[Dataset items]
== Segment start ==

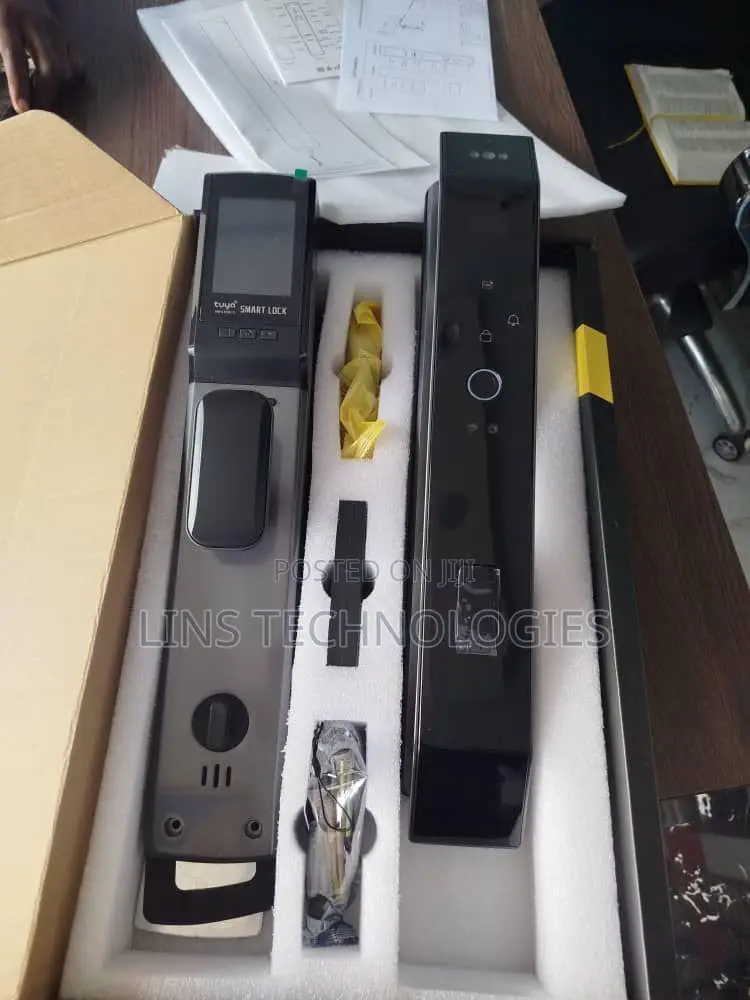 Smart Door Locks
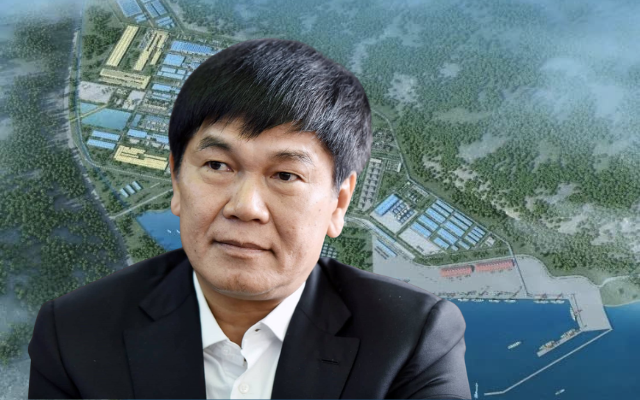 Tỷ phú Trần Đình Long trực tiếp xuất hiện, làm việc với tỉnh Đắk Lắk về “mảnh đất đẹp cuối cùng để làm thép tại Việt Nam”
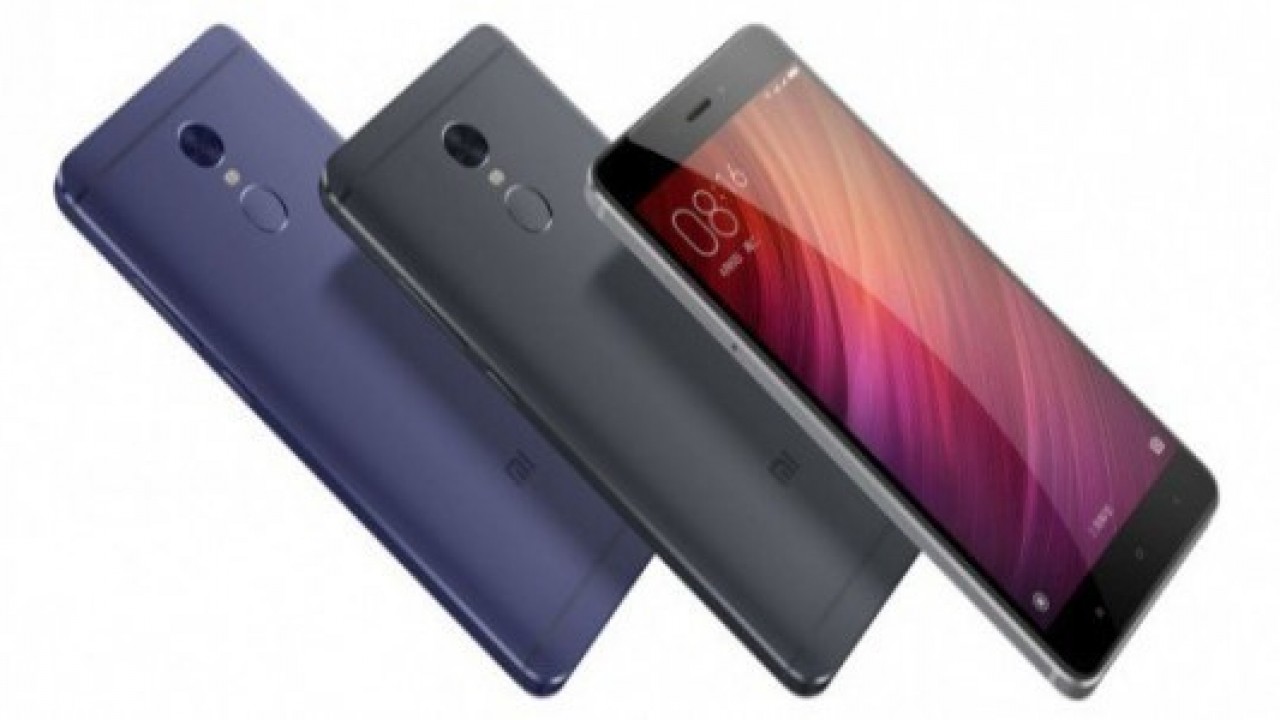 Xiaomi Redmi Note 4x, Snapdragon 653 ve 4GB RAM ile Gelebilir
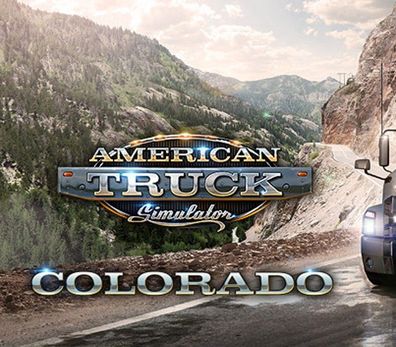 American Truck Simulator - Colorado – Steam DLC (Aktivierungscode)
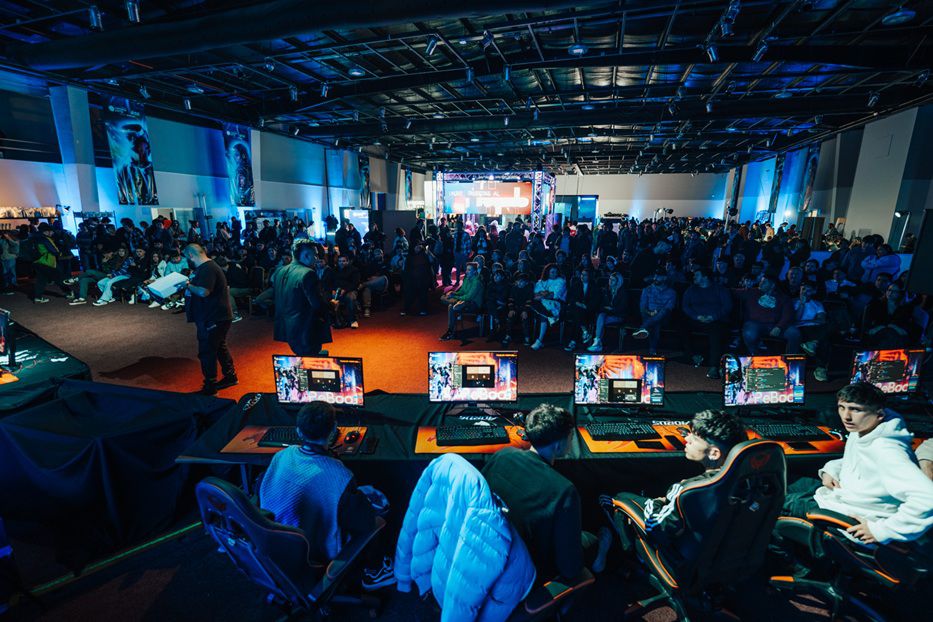 Tecnología que conecta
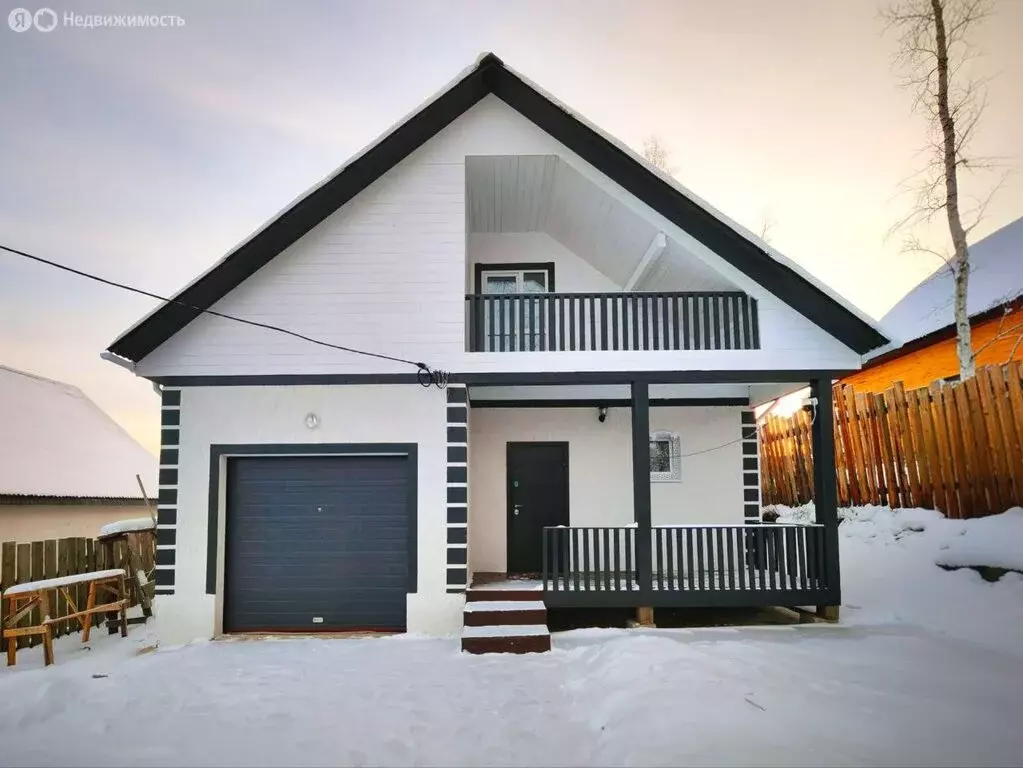 Дом в деревня Карлук, Дачная улица (140 м) - Фото 1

== Segment end ==

== YOUR GOAL ==
With no pictures included, write out the entries exactly.

== EXPECTED ANSWER ==
 Smart Door Locks
 Tỷ phú Trần Đình Long trực tiếp xuất hiện, làm việc với tỉnh Đắk Lắk về “mảnh đất đẹp cuối cùng để làm thép tại Việt Nam”
 Xiaomi Redmi Note 4x, Snapdragon 653 ve 4GB RAM ile Gelebilir
 American Truck Simulator - Colorado – Steam DLC (Aktivierungscode)
 Tecnología que conecta
 Дом в деревня Карлук, Дачная улица (140 м) - Фото 1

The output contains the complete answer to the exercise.